PROVIDED RECORDS
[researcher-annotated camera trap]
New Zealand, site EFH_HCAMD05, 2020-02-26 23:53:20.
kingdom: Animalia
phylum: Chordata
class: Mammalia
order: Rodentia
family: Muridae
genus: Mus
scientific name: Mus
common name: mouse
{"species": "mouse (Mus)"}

* * *

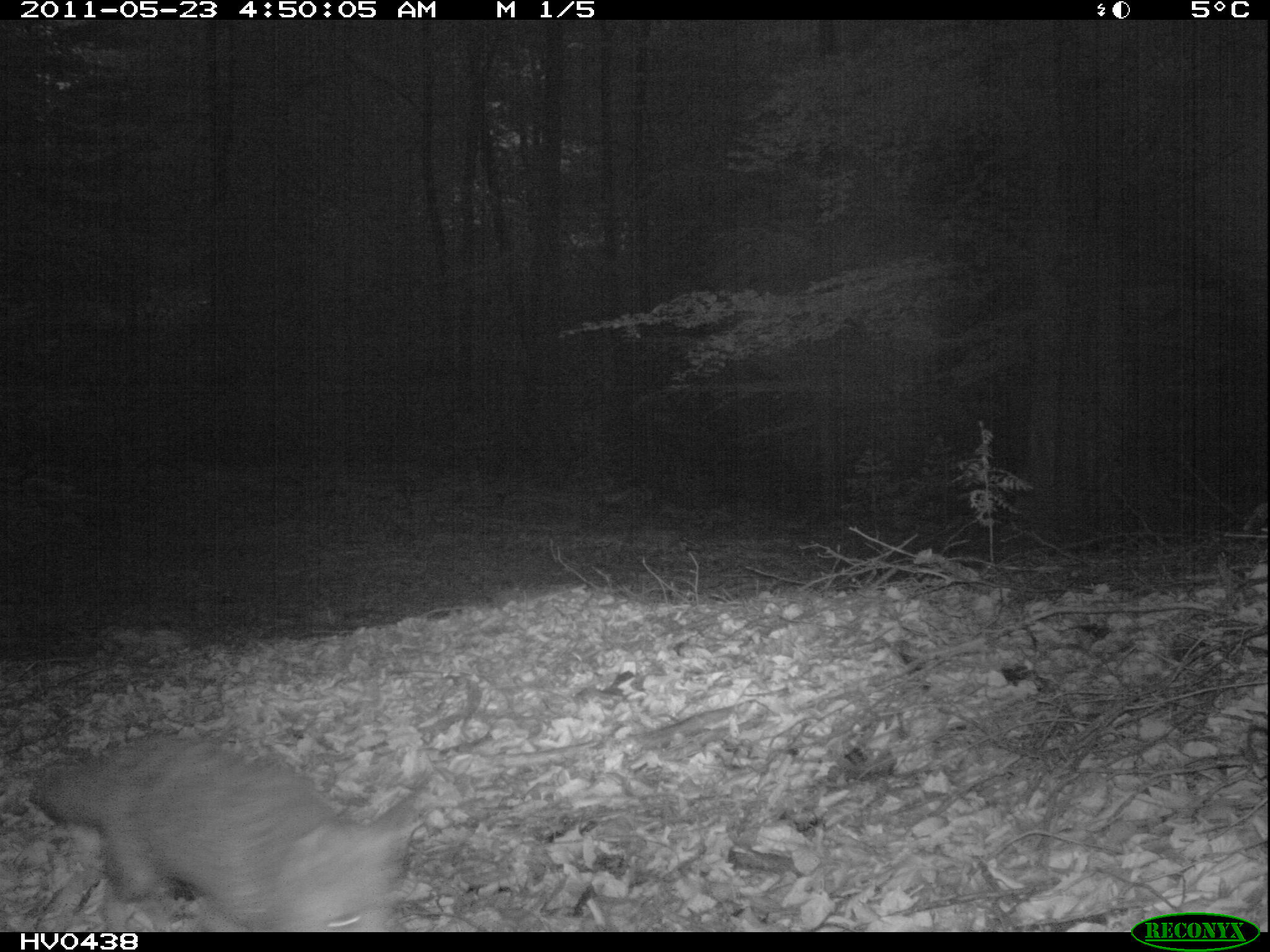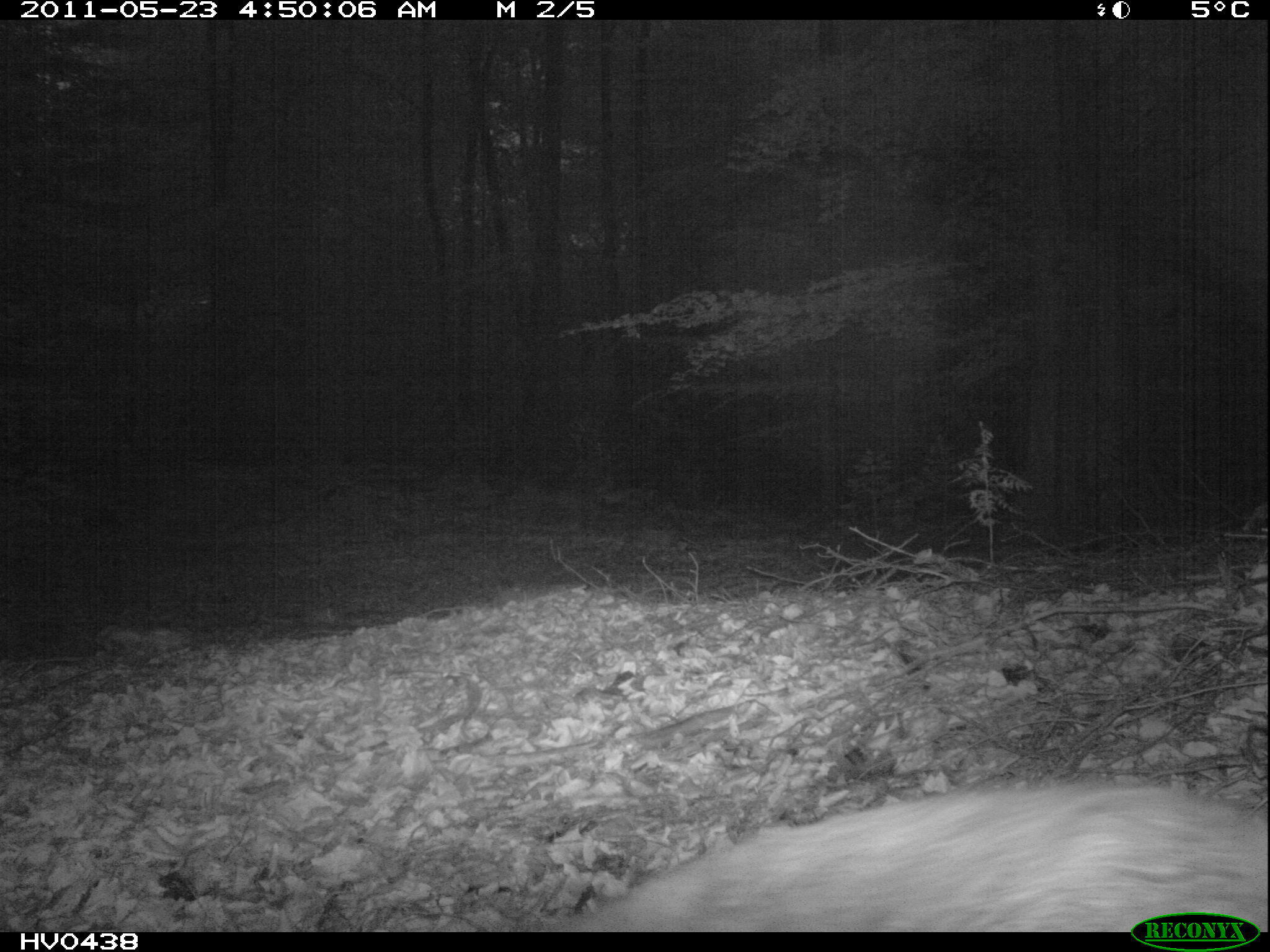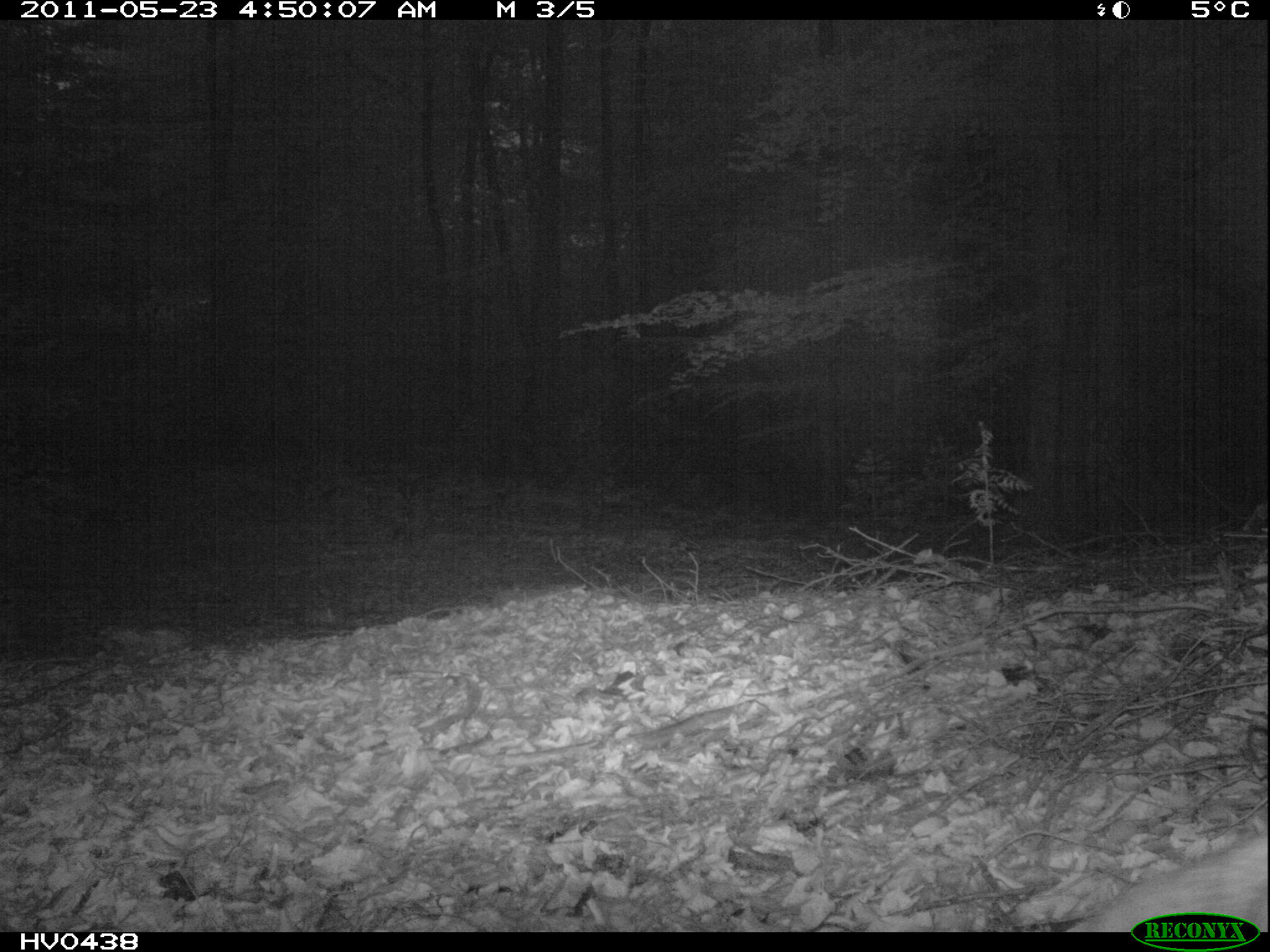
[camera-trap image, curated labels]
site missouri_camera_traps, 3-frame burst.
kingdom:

---

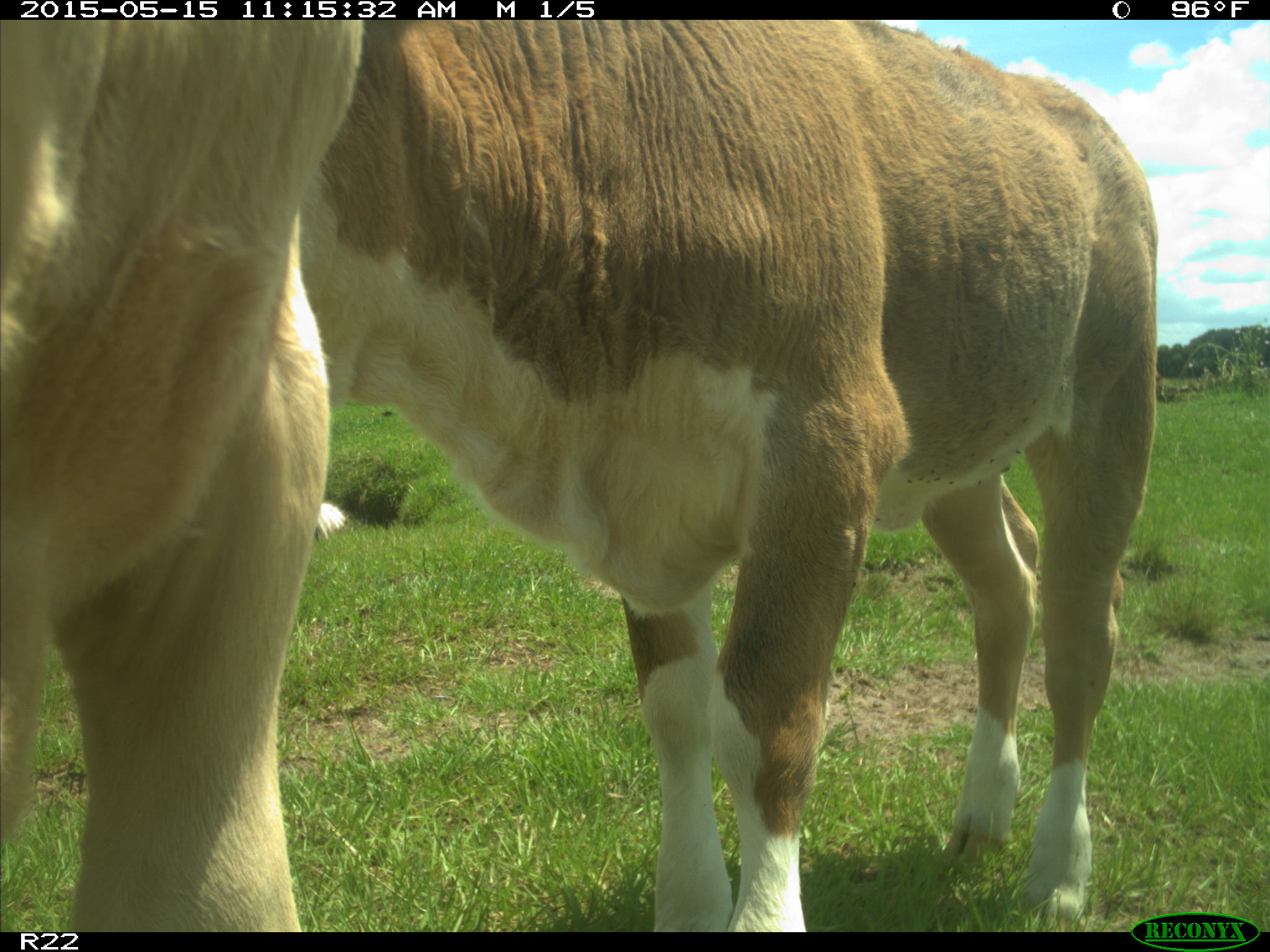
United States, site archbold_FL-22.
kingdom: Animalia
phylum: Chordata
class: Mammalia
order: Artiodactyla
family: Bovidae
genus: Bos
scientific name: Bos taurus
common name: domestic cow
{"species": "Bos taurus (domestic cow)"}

WHAT IS EXPECTED
Search term "name": return each line of the data that contains it.

RESULT
scientific name: Mus
common name: mouse
scientific name: Bos taurus
common name: domestic cow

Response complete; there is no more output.